Sumpah Palapa yang Tiada Terlaksana
Lamun huwus kalah Nusantara, ingsun amukti palapa, lamun kalah Ring Gurun, Ring Seram, Tanjungpura, Ring Haru, Ring Pahang, Dompo, Ring Bali, Sunda, Palembang, Tumasik, samana ingsun amukti palapa!

Judul : Dyah Pitaloka
Pengarang : Hermawan Aksan
Penerbit : C Publishing
Halaman : viii + 328

Hari itu, tahun 1253 saka, Gajah Mada diangkat menjadi Mahapatih Kerajaan Majapahit menggantikan Arya Tadah. Ia bertekad menaklukkan seluruh kerajaan se-nusantara —bahkan sampai negeri seberang— di bawah kendali Majapahit dengan Sumpah Palapa-nya yang sangat terkenal. Sebelum mewujudkan cita-citanya, Gajah Mada bersumpah tidak akan memakan buah palapa (sebagai simbol kenikmatan dunia). Betapa baktinya ia pada negara!

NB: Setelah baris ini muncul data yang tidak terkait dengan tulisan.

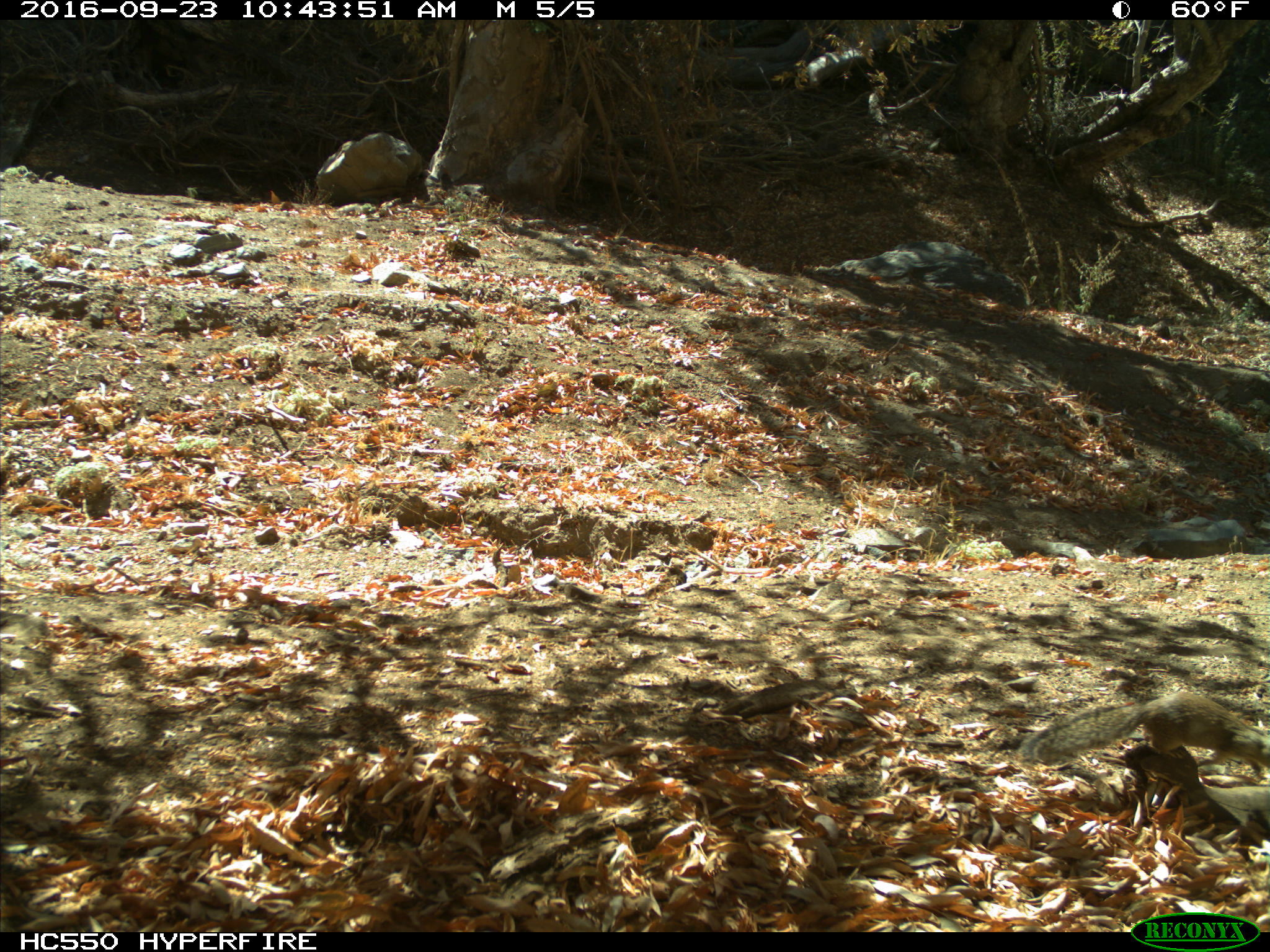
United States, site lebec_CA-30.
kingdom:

Mungkin benar, tanpa jasa Mahapatih Gajah Mada rasanya sulit Majapahit menjadi kerajaan besar seperti saat itu. Majapahit yang dipimpin Tribhuwanatunggadewi —seorang wanita— bisa menguasai lebih dari tujuh bagian kepulauan penting yang terdiri dari beberapa kerajaan. Bahkan, banyak kerajaan-kerajaan kecil yang rela bergabung di bawah kendali Majapahit. Ketika banyak pemberontakan di negeri kecil pun, Gajah Mada-lah yang banyak menyelesaikannya. Maka tak heran karena jasanya, pantaslah jika ia mendapat posisi terhormat dalam pemerintahan.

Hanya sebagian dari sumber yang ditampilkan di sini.